Im Laufe einer Ausbildung zum Koch lernt man unzählige Zutaten und Techniken kennen. Man möchte zeigen, was man alles gelernt hat. Ein wenig angeben – möchte man doch beim Gast einen Eindruck von Exklusivität erwecken. Je länger man den Beruf ausübt, desto mehr kommt man dann zur Einsicht, dass weniger mehr sein kann. Doch, je weniger Zutaten am Teller, desto phänomenaler müssen diese sein. Als Koch hat man dann weniger die Möglichkeit zu zeigen, welche Techniken man gelernt hat, man muss die Zutat, das Lebensmittel, in den Vordergrund stellen. Und so habe ich die Liebe zum Brot entdeckt. Drei Zutaten, welche die Welt seit jeher begeistern: Mehl, Wasser, Salz. Deshalb wird über eine lange Teigführung das Brot bei uns auf Gut Mariendol selbst gebacken und spielt am Tisch eine wichtige Rolle, wenn nicht sogar die wichtigste.

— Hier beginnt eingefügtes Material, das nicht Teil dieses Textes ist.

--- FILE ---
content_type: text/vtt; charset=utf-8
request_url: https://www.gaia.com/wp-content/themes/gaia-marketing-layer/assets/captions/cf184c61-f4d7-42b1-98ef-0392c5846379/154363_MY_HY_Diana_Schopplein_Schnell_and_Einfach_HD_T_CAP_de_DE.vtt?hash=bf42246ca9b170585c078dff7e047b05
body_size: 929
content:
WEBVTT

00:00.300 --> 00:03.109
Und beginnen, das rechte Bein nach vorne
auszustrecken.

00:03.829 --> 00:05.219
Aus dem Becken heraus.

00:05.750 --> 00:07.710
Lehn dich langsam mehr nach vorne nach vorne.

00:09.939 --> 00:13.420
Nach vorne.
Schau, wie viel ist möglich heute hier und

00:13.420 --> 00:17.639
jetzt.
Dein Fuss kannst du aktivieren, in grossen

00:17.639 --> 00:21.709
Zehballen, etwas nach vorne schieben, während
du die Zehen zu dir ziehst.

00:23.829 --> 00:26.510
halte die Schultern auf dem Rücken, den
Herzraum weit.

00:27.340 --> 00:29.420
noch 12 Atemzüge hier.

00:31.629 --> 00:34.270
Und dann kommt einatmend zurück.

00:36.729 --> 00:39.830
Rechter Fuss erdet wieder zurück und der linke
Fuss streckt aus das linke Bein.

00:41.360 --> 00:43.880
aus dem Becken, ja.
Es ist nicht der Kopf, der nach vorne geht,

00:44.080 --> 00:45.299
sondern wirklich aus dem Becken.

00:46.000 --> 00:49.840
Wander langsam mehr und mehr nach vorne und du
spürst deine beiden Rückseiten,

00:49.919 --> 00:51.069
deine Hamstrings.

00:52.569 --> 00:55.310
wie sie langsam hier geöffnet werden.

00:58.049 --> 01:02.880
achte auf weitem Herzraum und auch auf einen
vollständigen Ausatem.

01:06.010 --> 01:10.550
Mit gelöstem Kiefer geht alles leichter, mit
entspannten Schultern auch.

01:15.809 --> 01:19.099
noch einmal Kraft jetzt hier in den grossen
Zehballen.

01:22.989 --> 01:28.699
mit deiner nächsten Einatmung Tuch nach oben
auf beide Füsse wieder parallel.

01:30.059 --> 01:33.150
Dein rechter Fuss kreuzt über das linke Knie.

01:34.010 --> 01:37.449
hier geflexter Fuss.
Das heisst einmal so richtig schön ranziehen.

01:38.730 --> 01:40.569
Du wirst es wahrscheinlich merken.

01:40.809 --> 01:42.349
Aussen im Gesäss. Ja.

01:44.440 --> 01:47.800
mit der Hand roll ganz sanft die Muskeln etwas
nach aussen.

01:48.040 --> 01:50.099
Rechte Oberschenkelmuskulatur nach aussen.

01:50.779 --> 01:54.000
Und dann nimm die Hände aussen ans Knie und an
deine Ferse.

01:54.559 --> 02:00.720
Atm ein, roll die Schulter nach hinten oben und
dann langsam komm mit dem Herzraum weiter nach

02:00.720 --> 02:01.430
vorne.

Ein weiteres großartiges Beispiel von Einfachheit und trotzdem Grandiosität ist das Ei. Die Bandbreite der Einsatzmöglichkeit erscheint unermesslich. Vom klassischen Frühstücksei hin zu süßen Backwaren, in Saucen und vor allem auch in unserer handgefertigten Teigware – unsere Pasta. Schon vor Jahren war es uns wichtig, eigene Hühner zu haben und zu wissen wie sie aufwachsen und leben. Ein schönes Gefühl, in den Stall zu gehen und frische Eier abzunehmen. Ein Gefühl, das mich auch an meine Kindheit erinnern lässt.
Ich habe mich dazu entschieden, in unserem kleinen Restaurant genau ein sorgfältig zusammengestelltes Menü anzubieten. Ein Menü ist jedoch mehr als nur ein Stück Papier; es ist eine Geschichte über den Koch, darüber, was der Gast empfinden soll; ein Ausdruck meiner Gedanken, mein Verständnis über Essen. Da gibt es dann nichts zu verstecken. Ich bin der Mensch der ich bin. Er steht auf dem Menü in schwarz und weiß – als Ausdruck dessen, wie ich mein Menü schreibe, welche Kompositionen ich verwende und wie ich meine Gerichte gestalte.
Ich hoffe, Sie fühlen sich wohl bei uns!